## CHECK YOUR UNDERSTANDING
[A] Answer these questions from the study summary, one answer per line, marked to match:
(i) Which tool was used to estimate kinetic folding features?
(ii) Which sRNA regulated the gene expression controlled by the designed UTRs?
(iii) In what form was the step-by-step protocol developed?
[B] Transcribe the part of the study summary that starts at "Purpose of the" and ends at "RNA design process.".

## EXCERPTED TEXT
┏━━

Purpose of the Study:

  • To demonstrate the use of the Infrared framework for designing interacting RNA sequences.
  • To design artificial untranslated regions (UTRs) to regulate gene expression via interaction with a specific small RNA (sRNA).
  • To integrate thermodynamic and kinetic folding features into the RNA design process.

Main Methods:

  • Utilized the Infrared computational framework for sequence design.
  • Incorporated design constraints, quality measures, and cost functions within the framework.
  • Employed the RRIkinDP tool to estimate and include kinetic folding features.
  • Developed a step-by-step protocol in a Jupyter notebook with Python code.

Main Results:

  • Successfully designed artificial UTRs to control gene expression regulated by the DsrA sRNA.
  • Demonstrated the relevance of both thermodynamic and kinetic folding features in RNA design.
  • Showcased the integration of kinetic folding data into the design cost function.

Conclusions:

  • The Infrared framework is effective for designing interacting RNA sequences with desired regulatory functions.
  • The developed protocol provides a flexible approach for RNA sequence design, adaptable to various biotechnological and biomedical applications.
  • Integrating kinetic folding properties enhances the design of functional regulatory RNAs.

┗━━

## SUPPLIED MATERIAL
┏━━

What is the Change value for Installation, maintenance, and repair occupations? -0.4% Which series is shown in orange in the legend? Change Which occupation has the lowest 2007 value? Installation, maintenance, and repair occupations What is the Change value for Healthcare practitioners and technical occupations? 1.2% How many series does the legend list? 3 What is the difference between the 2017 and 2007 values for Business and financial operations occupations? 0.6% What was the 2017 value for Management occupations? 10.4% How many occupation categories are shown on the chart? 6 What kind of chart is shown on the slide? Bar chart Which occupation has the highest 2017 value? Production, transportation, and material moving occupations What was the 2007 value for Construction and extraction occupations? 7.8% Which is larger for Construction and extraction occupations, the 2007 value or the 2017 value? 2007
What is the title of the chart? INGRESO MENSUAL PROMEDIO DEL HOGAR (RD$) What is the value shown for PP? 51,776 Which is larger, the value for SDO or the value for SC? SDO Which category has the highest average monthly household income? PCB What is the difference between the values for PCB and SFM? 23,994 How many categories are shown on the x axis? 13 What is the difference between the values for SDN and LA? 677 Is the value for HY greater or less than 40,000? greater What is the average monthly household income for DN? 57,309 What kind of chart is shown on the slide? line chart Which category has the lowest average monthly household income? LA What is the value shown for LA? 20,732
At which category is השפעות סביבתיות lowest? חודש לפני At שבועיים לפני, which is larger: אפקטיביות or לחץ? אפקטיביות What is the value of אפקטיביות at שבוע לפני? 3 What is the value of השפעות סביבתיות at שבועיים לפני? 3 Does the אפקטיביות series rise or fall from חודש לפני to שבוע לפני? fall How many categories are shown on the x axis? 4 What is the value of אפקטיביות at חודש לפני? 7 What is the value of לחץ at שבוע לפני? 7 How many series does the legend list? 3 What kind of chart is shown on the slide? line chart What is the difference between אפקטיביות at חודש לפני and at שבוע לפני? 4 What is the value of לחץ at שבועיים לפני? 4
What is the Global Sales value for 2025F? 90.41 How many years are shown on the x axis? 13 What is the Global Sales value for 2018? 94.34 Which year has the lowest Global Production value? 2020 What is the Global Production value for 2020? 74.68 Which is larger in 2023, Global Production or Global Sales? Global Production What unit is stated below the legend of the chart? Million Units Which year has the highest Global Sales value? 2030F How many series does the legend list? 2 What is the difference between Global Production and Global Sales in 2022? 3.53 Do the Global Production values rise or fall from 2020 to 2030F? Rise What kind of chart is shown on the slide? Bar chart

┗━━

## SOLUTIONS TO EACH TASK
[A]
(i) RRIkinDP
(ii) DsrA
(iii) A Jupyter notebook with Python code

[B]
Purpose of the Study:

  • To demonstrate the use of the Infrared framework for designing interacting RNA sequences.
  • To design artificial untranslated regions (UTRs) to regulate gene expression via interaction with a specific small RNA (sRNA).
  • To integrate thermodynamic and kinetic folding features into the RNA design process.